Storage (SSD or Magnetic Disk)

Storage is used for keeping data over long periods of time. When a program runs, the CPU will direct the memory to temporarily load data from long-term storage.

Network (LAN or the Internet)

Network is the gateway for anything that you need that isn't stored on your computer. The network could connect to other computers in the same room (a Local Area Network) or to a computer on the other side of the world, connected over the internet.

Limitations

If a dataset is larger than the size of your RAM, you might still be able to analyze the data on a single computer. By default, the Python pandas library will read in an entire dataset from disk into memory. If the dataset is larger than your computer's memory, the program won't work.

However, the Python pandas library can read in a file in smaller chunks. Thus, if you were going to calculate summary statistics about the dataset such as a sum or count, you could read in a part of the dataset at a time and accumulate the sum or count.

Streaming Data

Data streaming is a specialized topic in big data. The use case is when you want to store and analyze data in real-time such as Facebook posts or Twitter tweets.

Hadoop vs Spark

Spark contains libraries for data analysis, machine learning, graph analysis, and streaming live data. Spark is generally faster than Hadoop. This is because Hadoop writes intermediate results to disk whereas Spark tries to keep intermediate results in memory whenever possible.

The Hadoop ecosystem includes a distributed file storage system called HDFS (Hadoop Distributed File System). Spark, on the other hand, does not include a file storage system. You can use Spark on top of HDFS but you do not have to. Spark can read in data from other sources as well such as Amazon S3.

Spark's Limitations

Spark Streaming’s latency is at least 500 milliseconds since it operates on micro-batches of records, instead of processing one record at a time. Native streaming tools such as Storm, Apex, or Flink can push down this latency value and might be more suitable for low-latency applications. Flink and Apex can be used for batch computation as well, so if you're already using them for stream processing, there's no need to add Spark to your stack of technologies.

Another limitation of Spark is its selection of machine learning algorithms. Currently, Spark only supports algorithms that scale linearly with the input data size. In general, deep learning is not available either, though there are many projects integrate Spark with Tensorflow and other deep learning tools.

Beyond Spark for Storing and Processing Big Data

Keep in mind that Spark is not a data storage system, and there are a number of tools besides Spark that can be used to process and analyze large datasets.

Sometimes it makes sense to use the power and simplicity of SQL on big data. For these cases, a new class of databases, know as NoSQL and NewSQL, have been developed.

For example, you might hear about newer database storage systems like HBase or Cassandra. There are also distributed SQL engines like Impala and Presto.
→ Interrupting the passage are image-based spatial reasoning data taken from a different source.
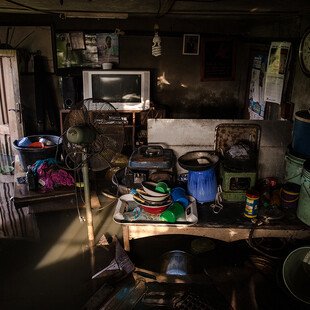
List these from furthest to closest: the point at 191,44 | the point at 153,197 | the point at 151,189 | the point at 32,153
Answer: the point at 191,44 → the point at 32,153 → the point at 151,189 → the point at 153,197

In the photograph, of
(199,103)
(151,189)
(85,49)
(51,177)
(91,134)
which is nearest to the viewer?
(151,189)

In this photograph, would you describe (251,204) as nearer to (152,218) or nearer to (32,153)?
(152,218)

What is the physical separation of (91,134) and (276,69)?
3.19 m

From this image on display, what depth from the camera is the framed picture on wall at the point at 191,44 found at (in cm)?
702

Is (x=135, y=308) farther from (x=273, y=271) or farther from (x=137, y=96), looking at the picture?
(x=137, y=96)

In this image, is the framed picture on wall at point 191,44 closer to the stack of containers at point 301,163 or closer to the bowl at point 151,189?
the stack of containers at point 301,163

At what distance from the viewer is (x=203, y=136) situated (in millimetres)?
3674

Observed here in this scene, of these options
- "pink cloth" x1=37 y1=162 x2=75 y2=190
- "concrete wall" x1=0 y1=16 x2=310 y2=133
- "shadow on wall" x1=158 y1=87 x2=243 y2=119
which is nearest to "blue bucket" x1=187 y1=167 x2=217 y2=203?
"pink cloth" x1=37 y1=162 x2=75 y2=190

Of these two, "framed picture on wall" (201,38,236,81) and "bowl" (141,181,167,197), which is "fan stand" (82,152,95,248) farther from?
"framed picture on wall" (201,38,236,81)

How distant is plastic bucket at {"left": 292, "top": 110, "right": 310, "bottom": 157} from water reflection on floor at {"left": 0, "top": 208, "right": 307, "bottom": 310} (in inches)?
46.8

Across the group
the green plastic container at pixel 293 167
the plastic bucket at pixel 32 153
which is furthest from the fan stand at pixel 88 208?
the green plastic container at pixel 293 167

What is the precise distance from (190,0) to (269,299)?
2.78 metres

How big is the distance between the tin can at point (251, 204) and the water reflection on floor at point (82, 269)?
606 mm

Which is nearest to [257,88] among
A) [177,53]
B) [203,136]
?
[177,53]
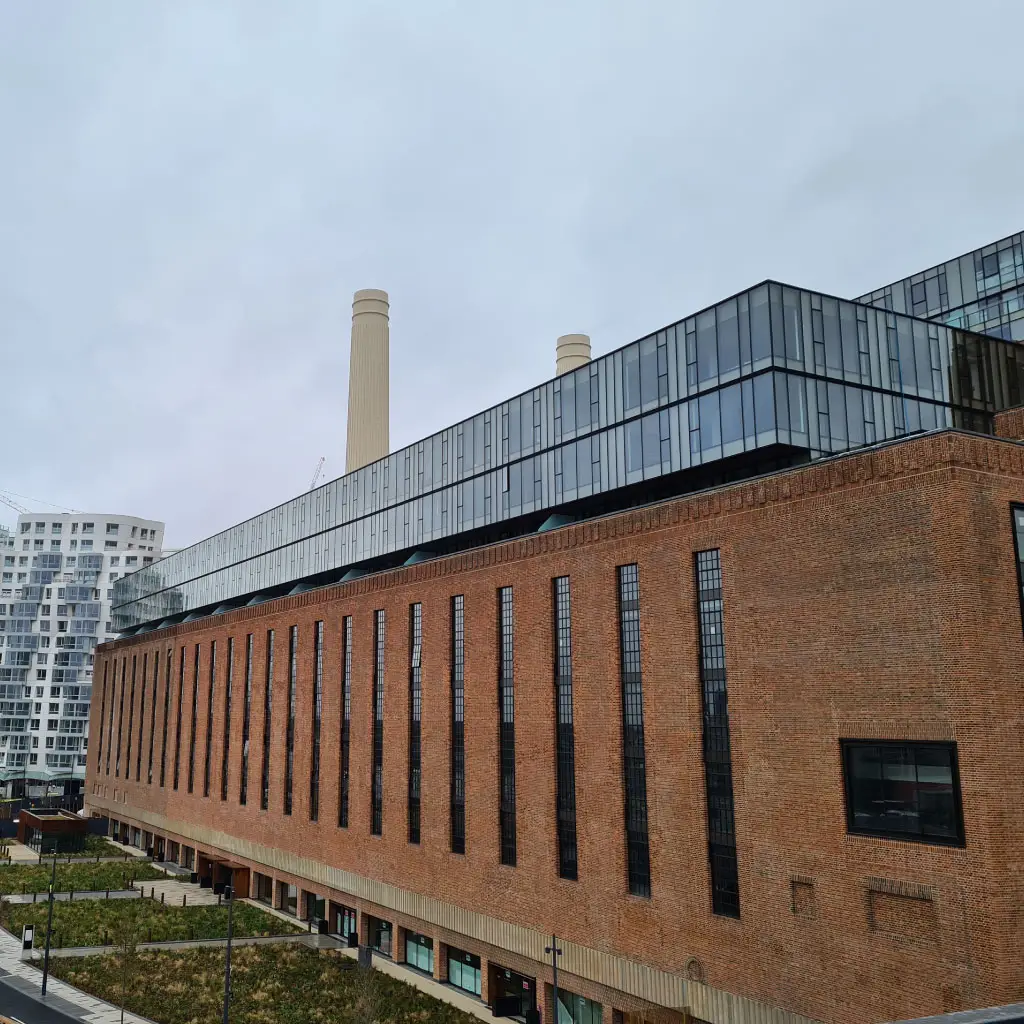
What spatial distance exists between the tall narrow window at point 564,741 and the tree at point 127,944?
714 inches

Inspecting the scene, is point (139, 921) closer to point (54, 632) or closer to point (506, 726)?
point (506, 726)

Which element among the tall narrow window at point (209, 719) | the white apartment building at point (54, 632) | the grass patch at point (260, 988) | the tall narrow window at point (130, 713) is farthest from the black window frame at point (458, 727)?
the white apartment building at point (54, 632)

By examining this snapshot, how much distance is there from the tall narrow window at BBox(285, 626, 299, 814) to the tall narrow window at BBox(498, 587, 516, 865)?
897 inches

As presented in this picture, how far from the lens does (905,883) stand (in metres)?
24.2

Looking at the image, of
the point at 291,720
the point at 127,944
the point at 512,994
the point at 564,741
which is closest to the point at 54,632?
the point at 291,720

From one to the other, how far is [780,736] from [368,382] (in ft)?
191

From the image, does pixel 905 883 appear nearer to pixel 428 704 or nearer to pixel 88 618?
pixel 428 704

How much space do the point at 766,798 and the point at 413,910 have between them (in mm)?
22371

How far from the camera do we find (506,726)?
4003 centimetres

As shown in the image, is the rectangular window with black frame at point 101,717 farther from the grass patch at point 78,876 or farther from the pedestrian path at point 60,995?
the pedestrian path at point 60,995

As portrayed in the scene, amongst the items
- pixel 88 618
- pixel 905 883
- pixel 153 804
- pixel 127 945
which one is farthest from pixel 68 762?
pixel 905 883

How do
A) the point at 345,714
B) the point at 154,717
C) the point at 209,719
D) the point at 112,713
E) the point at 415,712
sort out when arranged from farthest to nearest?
the point at 112,713 → the point at 154,717 → the point at 209,719 → the point at 345,714 → the point at 415,712

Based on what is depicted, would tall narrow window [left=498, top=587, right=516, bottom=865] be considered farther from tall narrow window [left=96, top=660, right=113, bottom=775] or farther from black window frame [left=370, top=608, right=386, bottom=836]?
tall narrow window [left=96, top=660, right=113, bottom=775]

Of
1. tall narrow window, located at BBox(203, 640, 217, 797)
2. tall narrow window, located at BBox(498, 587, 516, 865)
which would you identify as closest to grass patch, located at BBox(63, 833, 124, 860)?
tall narrow window, located at BBox(203, 640, 217, 797)
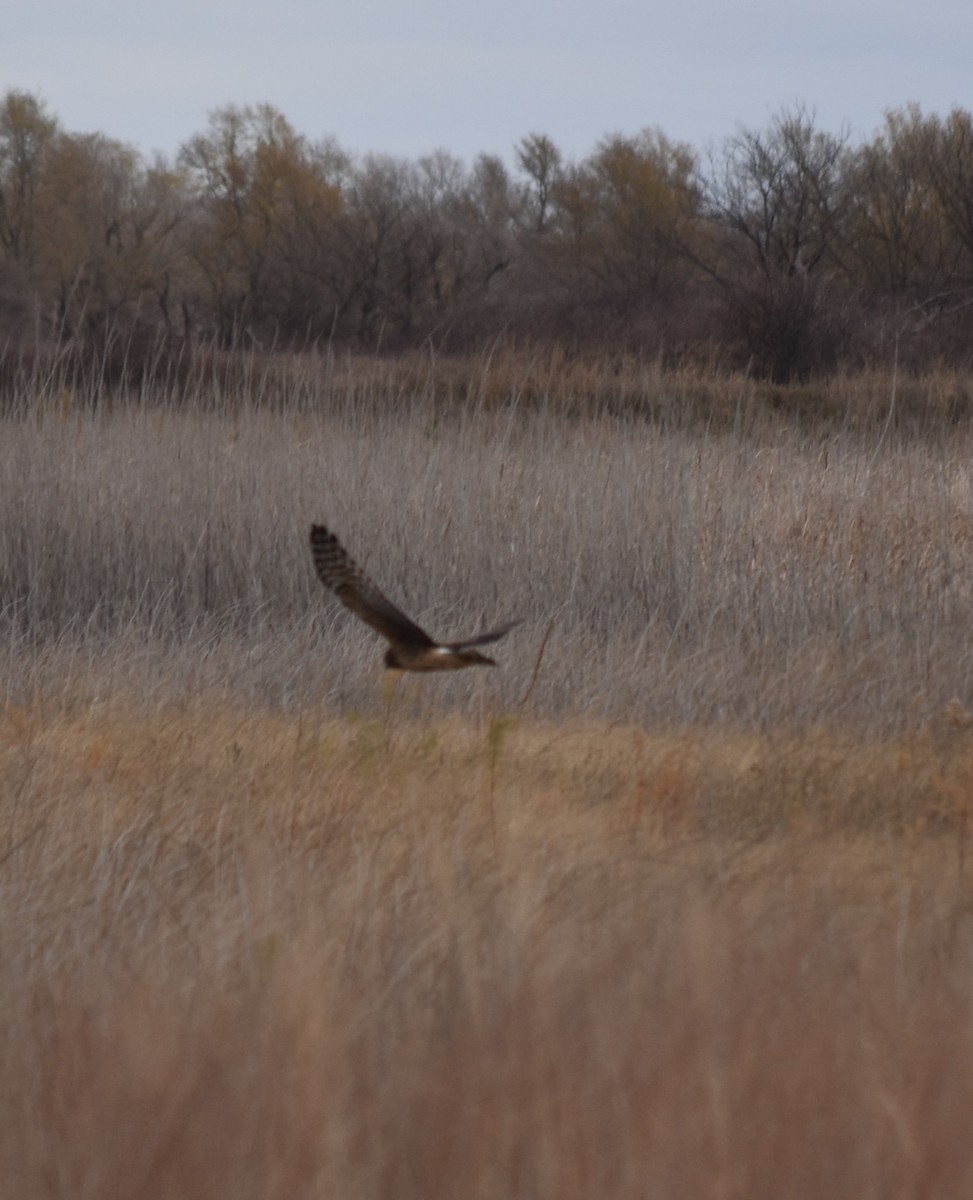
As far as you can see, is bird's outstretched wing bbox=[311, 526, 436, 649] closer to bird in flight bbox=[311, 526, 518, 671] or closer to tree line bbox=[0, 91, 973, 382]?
bird in flight bbox=[311, 526, 518, 671]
Many of these technologies use query syntax that you are likely already familiar with based on your experiences with Python and SQL.

Task Boundaries

DAG tasks should be designed such that they are:

  • Atomic and have a single purpose
  • Maximize parallelism
  • Make failure states obvious

Every task in your dag should perform only one job.

“Write programs that do one thing and do it well.” - Ken Thompson’s Unix Philosophy

Benefits of Task Boundaries

  • Re-visitable: Task boundaries are useful for you if you revisit a pipeline you wrote after a 6 month absence. You'll have a much easier time understanding how it works and the lineage of the data if the boundaries between tasks are clear and well defined. This is true in the code itself, and within the Airflow UI.
  • Tasks that do just one thing are often more easily parallelized. This parallelization can offer a significant speedup in the execution of our DAGs.